■ Document:
The main thing to know about CARD is that it is a new multi-modal dataset with much denser 3D ground truth on challenging road topographies than what is available in KITTI or similar collections. The multi-LiDAR fusion gives roughly 500k valid depth pixels per frame across sequences that include speed bumps, potholes, and off-road driving. The paper does a good job laying out the sensor suite, synchronization, calibration, and the collection process over 110 km in Germany and Italy. Adding 2D bounding boxes for irregularities and running baselines for depth models is a plus, as is making the data available on Hugging Face with a standardized evaluation protocol. What is new is the combination of dense ground truth with continuous challenging topography, which addresses a real gap for training depth estimators that need to handle uneven surfaces. The soft spot is the missing validation for accuracy on those uneven surfaces. The abstract and description emphasize the density and the fusion method, but there are no reported quantitative error metrics like RMSE against an external reference specifically for the irregular segments. Without that, it is difficult to confirm that the ground truth is free of artifacts where the road surface changes quickly or where small odometry errors could matter. The stress-test concern holds here based on what is described. This paper is for people working on depth completion, 3D reconstruction, or perception in autonomous driving who want data from more realistic road conditions. It could be valuable for both training and benchmarking. It deserves peer review because the core contribution is the dataset, and a referee can evaluate the data collection details and any additional evidence on quality that might be in the full text.

Referee Report

1 major / 1 minor

Summary. The manuscript introduces the CARD dataset, a multi-modal automotive collection for dense 3D reconstruction on challenging road topographies. It provides synchronized global-shutter stereo cameras, front/rear LiDARs, 6-DoF LiDAR-inertial odometry poses, per-wheel motion traces, full calibration, and 2D bounding boxes for road irregularities. The central claim is that multi-LiDAR fusion produces ~500K valid depth pixels per frame (6.5x denser than KITTI Depth Completion), yielding quasi-dense 3D ground truth across ~110 km / 4.7 hours of sequences rich in speed bumps, potholes, irregular surfaces, and off-road segments in Germany and Italy. The paper also defines a standardized evaluation protocol for road surface irregularities and reports baselines from state-of-the-art depth estimation models.

Significance. If the fused depth data prove geometrically accurate, CARD would fill a clear gap in public driving datasets by supplying dense, calibrated ground truth on non-flat and irregular terrains where existing collections (KITTI, etc.) are sparse and limited to paved roads. The combination of multi-modal sensors, long continuous sequences, and an explicit benchmarking protocol for topography irregularities would support more realistic evaluation of depth completion, surface reconstruction, and perception models for autonomous driving. The public release on Hugging Face and provision of calibration/poses are practical strengths.

major comments (1)

■ Problems to solve:
- 1) In the CARD review, answer each question:
(a) Which error metric is named as not reported for the irregular segments?
(b) How many times denser than KITTI Depth Completion is the fused depth said to be?
(c) How many hours of sequences does the dataset cover?
- 2) Retype the part of the CARD review from "1 major / 1" up to and including "depth estimation models.".
The rows that follow are separate material from the CARD review.

■ Provided records:

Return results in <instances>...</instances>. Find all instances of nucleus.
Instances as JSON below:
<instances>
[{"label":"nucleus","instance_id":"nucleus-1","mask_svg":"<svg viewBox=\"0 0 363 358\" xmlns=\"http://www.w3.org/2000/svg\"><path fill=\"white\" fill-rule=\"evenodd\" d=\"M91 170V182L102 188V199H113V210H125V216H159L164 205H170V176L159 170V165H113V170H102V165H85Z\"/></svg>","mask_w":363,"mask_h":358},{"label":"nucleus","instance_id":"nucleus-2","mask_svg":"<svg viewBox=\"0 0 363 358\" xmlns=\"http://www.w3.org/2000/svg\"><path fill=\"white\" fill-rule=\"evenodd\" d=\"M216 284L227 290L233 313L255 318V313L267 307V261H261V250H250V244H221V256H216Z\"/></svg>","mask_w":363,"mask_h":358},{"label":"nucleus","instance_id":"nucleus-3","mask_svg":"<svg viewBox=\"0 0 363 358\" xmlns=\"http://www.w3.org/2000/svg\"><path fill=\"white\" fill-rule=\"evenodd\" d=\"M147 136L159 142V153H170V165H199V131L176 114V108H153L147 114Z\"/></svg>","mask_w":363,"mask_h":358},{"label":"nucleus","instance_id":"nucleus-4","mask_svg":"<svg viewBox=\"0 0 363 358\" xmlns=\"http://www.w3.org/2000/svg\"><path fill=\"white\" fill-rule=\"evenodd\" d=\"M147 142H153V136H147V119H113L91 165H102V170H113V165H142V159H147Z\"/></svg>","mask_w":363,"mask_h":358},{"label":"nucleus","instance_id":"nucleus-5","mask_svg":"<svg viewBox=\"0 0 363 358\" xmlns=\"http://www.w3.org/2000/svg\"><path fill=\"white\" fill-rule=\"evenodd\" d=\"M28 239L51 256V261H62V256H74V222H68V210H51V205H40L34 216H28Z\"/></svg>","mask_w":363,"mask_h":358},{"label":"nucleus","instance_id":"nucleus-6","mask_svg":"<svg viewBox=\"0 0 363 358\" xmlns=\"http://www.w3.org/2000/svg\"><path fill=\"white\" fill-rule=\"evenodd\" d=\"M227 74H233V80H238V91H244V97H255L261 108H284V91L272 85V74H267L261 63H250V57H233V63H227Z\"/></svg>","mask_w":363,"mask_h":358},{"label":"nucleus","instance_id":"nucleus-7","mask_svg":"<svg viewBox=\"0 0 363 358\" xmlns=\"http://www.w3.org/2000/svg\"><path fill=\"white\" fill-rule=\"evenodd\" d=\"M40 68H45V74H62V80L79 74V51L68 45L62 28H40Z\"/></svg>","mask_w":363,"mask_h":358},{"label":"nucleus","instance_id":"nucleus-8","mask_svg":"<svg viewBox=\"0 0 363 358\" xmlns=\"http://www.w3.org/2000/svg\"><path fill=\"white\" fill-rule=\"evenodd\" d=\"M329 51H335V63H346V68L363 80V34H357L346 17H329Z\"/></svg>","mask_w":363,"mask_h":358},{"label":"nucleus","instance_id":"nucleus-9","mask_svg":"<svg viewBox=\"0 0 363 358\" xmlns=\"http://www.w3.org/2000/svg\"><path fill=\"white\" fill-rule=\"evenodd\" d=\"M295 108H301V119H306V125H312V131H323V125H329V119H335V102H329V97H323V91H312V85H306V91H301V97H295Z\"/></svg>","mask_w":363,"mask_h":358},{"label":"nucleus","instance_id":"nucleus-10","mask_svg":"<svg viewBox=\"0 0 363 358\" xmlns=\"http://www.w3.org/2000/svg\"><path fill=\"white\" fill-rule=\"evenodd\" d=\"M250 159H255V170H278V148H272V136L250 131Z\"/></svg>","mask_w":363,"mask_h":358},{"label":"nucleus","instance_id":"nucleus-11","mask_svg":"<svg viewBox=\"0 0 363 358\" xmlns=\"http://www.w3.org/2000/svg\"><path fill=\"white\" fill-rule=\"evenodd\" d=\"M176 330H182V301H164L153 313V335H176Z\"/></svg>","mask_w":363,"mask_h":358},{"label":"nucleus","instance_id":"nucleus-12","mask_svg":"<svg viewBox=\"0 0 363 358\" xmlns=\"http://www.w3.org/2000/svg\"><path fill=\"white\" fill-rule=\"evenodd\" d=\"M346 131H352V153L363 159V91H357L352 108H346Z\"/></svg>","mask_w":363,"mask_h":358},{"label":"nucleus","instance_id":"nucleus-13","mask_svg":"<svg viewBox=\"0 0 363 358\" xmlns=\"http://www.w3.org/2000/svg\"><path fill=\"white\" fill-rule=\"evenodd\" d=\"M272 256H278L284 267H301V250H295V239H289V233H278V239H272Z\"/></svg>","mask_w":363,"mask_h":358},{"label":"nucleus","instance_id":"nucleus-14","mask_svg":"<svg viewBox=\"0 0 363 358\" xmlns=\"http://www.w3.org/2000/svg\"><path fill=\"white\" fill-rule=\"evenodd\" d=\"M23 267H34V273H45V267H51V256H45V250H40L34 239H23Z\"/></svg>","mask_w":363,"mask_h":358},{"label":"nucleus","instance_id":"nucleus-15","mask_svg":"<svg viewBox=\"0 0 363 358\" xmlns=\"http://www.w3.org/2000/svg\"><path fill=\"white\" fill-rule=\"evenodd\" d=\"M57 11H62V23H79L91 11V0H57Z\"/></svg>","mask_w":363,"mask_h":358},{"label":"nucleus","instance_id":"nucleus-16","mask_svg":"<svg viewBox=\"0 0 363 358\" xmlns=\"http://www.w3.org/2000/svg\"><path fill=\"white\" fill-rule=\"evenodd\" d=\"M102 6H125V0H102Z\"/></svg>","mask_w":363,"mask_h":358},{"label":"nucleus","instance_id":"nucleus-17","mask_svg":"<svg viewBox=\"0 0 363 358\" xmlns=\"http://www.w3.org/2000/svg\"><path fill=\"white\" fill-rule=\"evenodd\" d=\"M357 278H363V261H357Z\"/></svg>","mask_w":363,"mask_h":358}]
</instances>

■ Per-task answers:
- 1)
(a) RMSE
(b) 6.5x
(c) About 4.7 hours

- 2)
1 major / 1 minor

Summary. The manuscript introduces the CARD dataset, a multi-modal automotive collection for dense 3D reconstruction on challenging road topographies. It provides synchronized global-shutter stereo cameras, front/rear LiDARs, 6-DoF LiDAR-inertial odometry poses, per-wheel motion traces, full calibration, and 2D bounding boxes for road irregularities. The central claim is that multi-LiDAR fusion produces ~500K valid depth pixels per frame (6.5x denser than KITTI Depth Completion), yielding quasi-dense 3D ground truth across ~110 km / 4.7 hours of sequences rich in speed bumps, potholes, irregular surfaces, and off-road segments in Germany and Italy. The paper also defines a standardized evaluation protocol for road surface irregularities and reports baselines from state-of-the-art depth estimation models.